_DOCUMENT SECTION_
------------------------------------
Every elected official has good causes they would like to pursue and good ideas to get off the ground that are restrained by two things. First, you need the money to accomplish the task. Second, doing so has to be part of your job.
Gov. Tom Wolf has problems with both of these when it comes to his push for state workers to be vaccinated.
A state’s chief executive absolutely should brainstorm ways to encourage vaccination during a pandemic, especially one that has had such a profound effect on the economy. But is offering state employees five paid days off the way to do it?
Let’s start off looking at the money for that proposition. One could think it has little cost. You aren’t giving people money; you’re giving them time. Except that’s not true. You’re giving them money so they can have time. Oh, and if they don’t have the ability to take the days off, they still get the pay.
Pennsylvania Treasurer Stacy Garrity said that if you multiply the cost of those five days across the 70,000 state employees, you get a cost of $100 million. That is a massive amount of money for the governor to greenlight seemingly out of the blue on Monday.
Where exactly does the state get an extra $100 million and what else could that money have been funding? Is there really that much unused cash sitting stockpiled and, if so, couldn’t it be used for education or senior care or housing or just to stop the incessant turnpike toll increases?
But that’s where we get into the second issue. Is ponying up that much money the governor’s job?
Sure, as the state’s highest executive, running the government is his responsibility. The Legislature, however, has the job of not just making the laws but deciding how the money gets spent. Wolf definitely knows this — or he should after multiple budget face-offs with Senate President Pro Tempore Jake Corman, R- Centre.
------------------------------------
_EXTRACTED DATA_

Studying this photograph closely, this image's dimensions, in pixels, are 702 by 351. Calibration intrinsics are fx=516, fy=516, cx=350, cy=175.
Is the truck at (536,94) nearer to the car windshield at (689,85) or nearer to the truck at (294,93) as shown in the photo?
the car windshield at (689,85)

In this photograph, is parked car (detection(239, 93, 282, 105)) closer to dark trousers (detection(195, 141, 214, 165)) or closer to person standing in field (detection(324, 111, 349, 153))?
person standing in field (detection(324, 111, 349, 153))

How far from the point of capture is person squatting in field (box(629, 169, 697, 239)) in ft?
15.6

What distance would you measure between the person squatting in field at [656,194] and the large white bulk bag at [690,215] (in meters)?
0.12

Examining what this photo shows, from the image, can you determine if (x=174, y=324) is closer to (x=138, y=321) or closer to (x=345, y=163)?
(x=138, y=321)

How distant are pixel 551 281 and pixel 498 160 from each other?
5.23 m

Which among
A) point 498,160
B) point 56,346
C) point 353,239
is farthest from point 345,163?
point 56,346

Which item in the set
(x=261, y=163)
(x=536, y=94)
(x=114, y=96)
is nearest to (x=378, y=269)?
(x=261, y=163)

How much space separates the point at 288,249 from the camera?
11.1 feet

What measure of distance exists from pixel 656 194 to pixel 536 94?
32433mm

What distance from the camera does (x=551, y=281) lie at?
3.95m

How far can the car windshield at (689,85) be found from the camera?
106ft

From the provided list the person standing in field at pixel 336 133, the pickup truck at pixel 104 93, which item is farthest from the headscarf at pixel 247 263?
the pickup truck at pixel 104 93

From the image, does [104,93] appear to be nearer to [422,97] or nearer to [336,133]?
------------------------------------
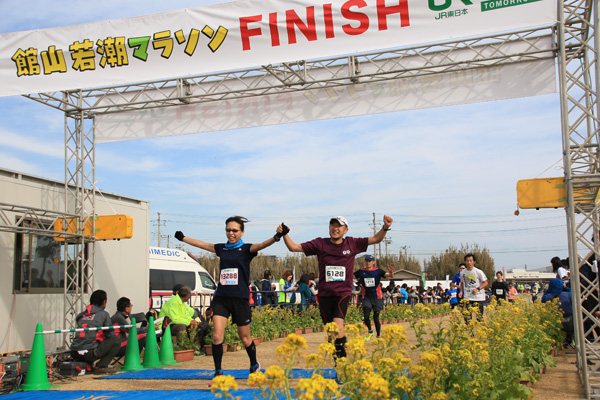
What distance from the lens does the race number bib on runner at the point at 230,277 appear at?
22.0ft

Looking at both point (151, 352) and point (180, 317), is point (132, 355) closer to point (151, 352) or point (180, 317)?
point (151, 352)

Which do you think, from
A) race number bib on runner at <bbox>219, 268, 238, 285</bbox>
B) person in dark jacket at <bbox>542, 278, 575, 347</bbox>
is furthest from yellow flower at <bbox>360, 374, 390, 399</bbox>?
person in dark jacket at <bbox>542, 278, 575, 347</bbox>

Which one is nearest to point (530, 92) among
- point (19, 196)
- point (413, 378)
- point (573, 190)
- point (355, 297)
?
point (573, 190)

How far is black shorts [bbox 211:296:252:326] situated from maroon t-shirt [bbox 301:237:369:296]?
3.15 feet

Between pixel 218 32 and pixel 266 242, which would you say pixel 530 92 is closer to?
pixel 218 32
------------------------------------
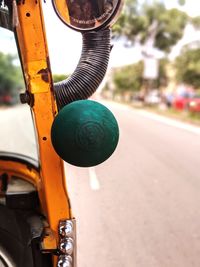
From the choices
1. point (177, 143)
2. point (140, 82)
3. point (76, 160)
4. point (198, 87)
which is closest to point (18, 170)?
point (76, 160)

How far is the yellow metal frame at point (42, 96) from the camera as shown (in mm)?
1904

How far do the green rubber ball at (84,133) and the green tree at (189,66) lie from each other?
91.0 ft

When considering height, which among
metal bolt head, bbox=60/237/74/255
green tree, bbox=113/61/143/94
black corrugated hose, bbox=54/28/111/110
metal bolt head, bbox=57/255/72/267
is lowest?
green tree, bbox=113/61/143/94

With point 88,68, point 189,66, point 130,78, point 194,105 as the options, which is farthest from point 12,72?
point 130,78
------------------------------------
_TASK SET_
a: In the editorial on Gov. Tom Wolf's vaccination incentive, what total cost did Treasurer Stacy Garrity calculate for giving five paid days off to state employees?
b: Carry on the editorial on Gov. Tom Wolf's vaccination incentive, starting right after its final sentence.

_PER-TASK OUTPUTS_
a: $100 million

b:
Spending $100 million is something that should go in front of the Legislature. Even if one wholeheartedly supports the governor’s vacation day plan, there is a right way to do it and a wrong way, and doing it without legislative input is outside the lines.
This isn’t about just picking a Democratic or Republican position. Bringing something to the Legislature means opening the floor for debate. It means both sides have to bring their best arguments to bear and have discourse in the public arena. That always is for the best interest of the people.
Nothing good comes from money matters being decided in darkness. That recently was a hot topic when the question of how to refund unemployment compensation overpayments came to light after an error five years ago. The cost there is $19.4 million — less than a fifth of the cost of the vaccination days off.
Wolf needs to do his job, and part of that job is presenting a plan like this to the Legislature before he announces it as policy.